Data is the raw material for AI. As a phenomenon it is rapidly evolving and hard to anticipate. Thus, there is a risk of overregulation that may hamper innovation. Should AI regulation be made at all, systems falling within its scope cannot be defined by existing technologies. Not only would such definition become soon outdated, it would also create a loophole: if a certain technology is not included in the definition of AI in the Regulation, it does not have to comply with it. This creates problematic situations, where doing some things would be prohibited if they are done using one specific technology but allowed if they are done with another one. Also, if the EC will have the power to update the definition of AI whenever necessary, there is no legal certainty as any change to the definition would also change the scope of the Regulation.

In light of the above, the definition of AI systems must be made generic enough, to be able to include emerging technologies without having to update the Regulation. The aim must be to regulate certain purposes for which technology is used, not the technologies as such. Regulation must also take into account the context in which AI is used and, for example, not limit the use of AI for research and innovation purposes, to avoid creating barriers for a flourishing data economy.

CSC welcomes the EC’s risk-based approach whereby most of the provisions of the AI Act only concern prohibited or high-risk AI systems. However, such classification requires that the definitions and requirements of the prohibited and high-risk AI systems are formulated clearly and precisely, to avoid leaving too much room for interpretation. Vague formulations, such as ‘psychological harm’ in Art. 5.1(a), open the door for subjective and even arbitrary interpretations of the Regulation.

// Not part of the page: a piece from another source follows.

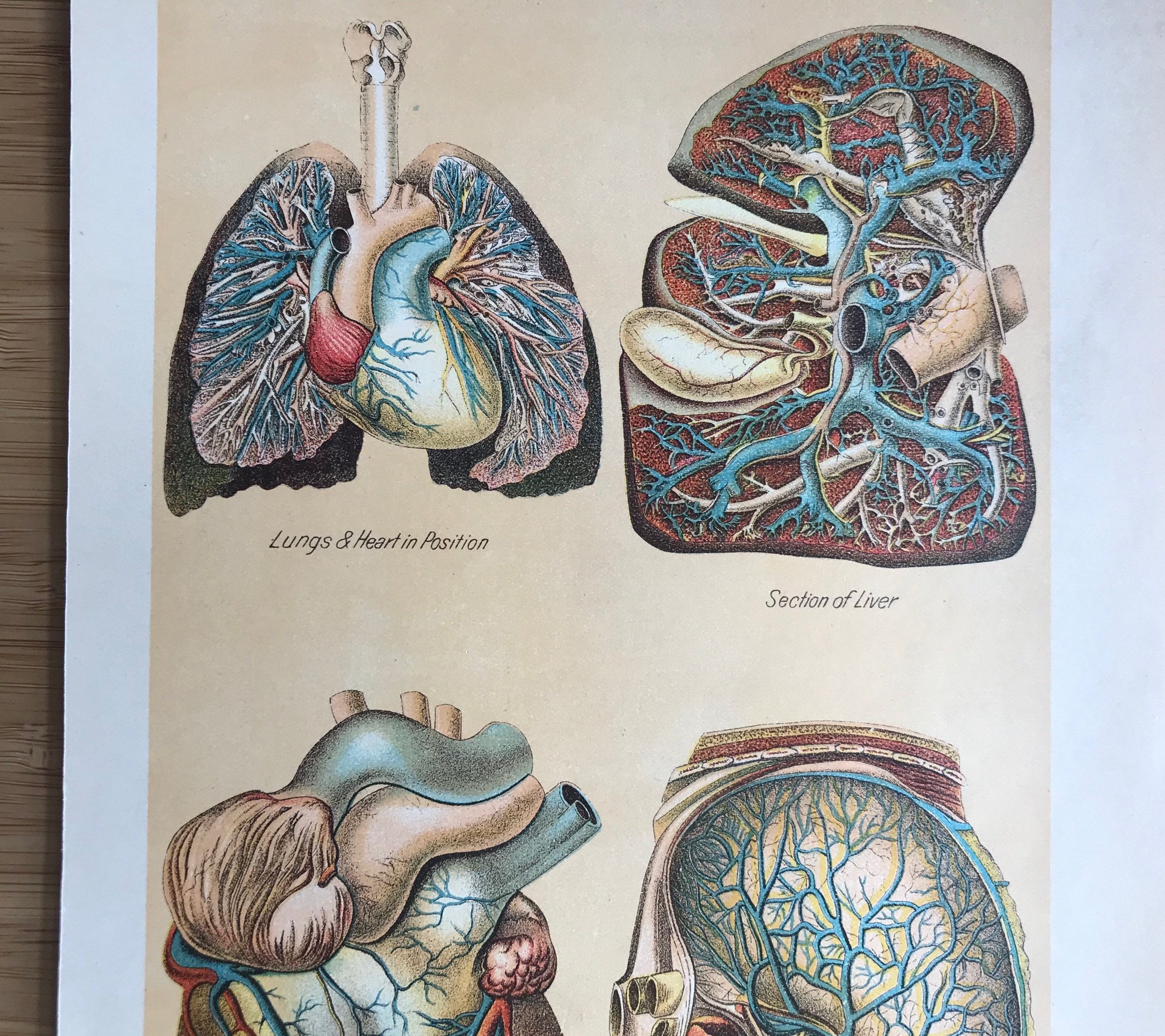 Antique Anatomy Medical Bookplate Human Internal Organs Heart Etsy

It is crucial to make sure that high-risk AI systems do not become de facto prohibited ones due to impossibly strict requirements imposed on them. For example, the requirements for the quality of training, validation and testing data in Art. 10.3 must be designed so that they can be met in practice. The aim of avoiding biased data is valid but the requirement of the data to be entirely free of errors is unrealistic and must therefore be re-assessed.

Considering the role of data as the fuel of AI, the AI Act must be closely aligned with the EU’s data regulation making sure, for example, that individuals are informed about the purposes of which their personal data is used. In general, it is essential that the use of AI is transparent. This includes transparency of algorithms which is crucial for the human oversight of AI. It must be noted, however, that effective human oversight requires adequately skilled professionals. Therefore, competence development in all fields and sectors is a key aspect to ensure not only the development of state-of-the-art AI systems in Europe but also their appropriate use.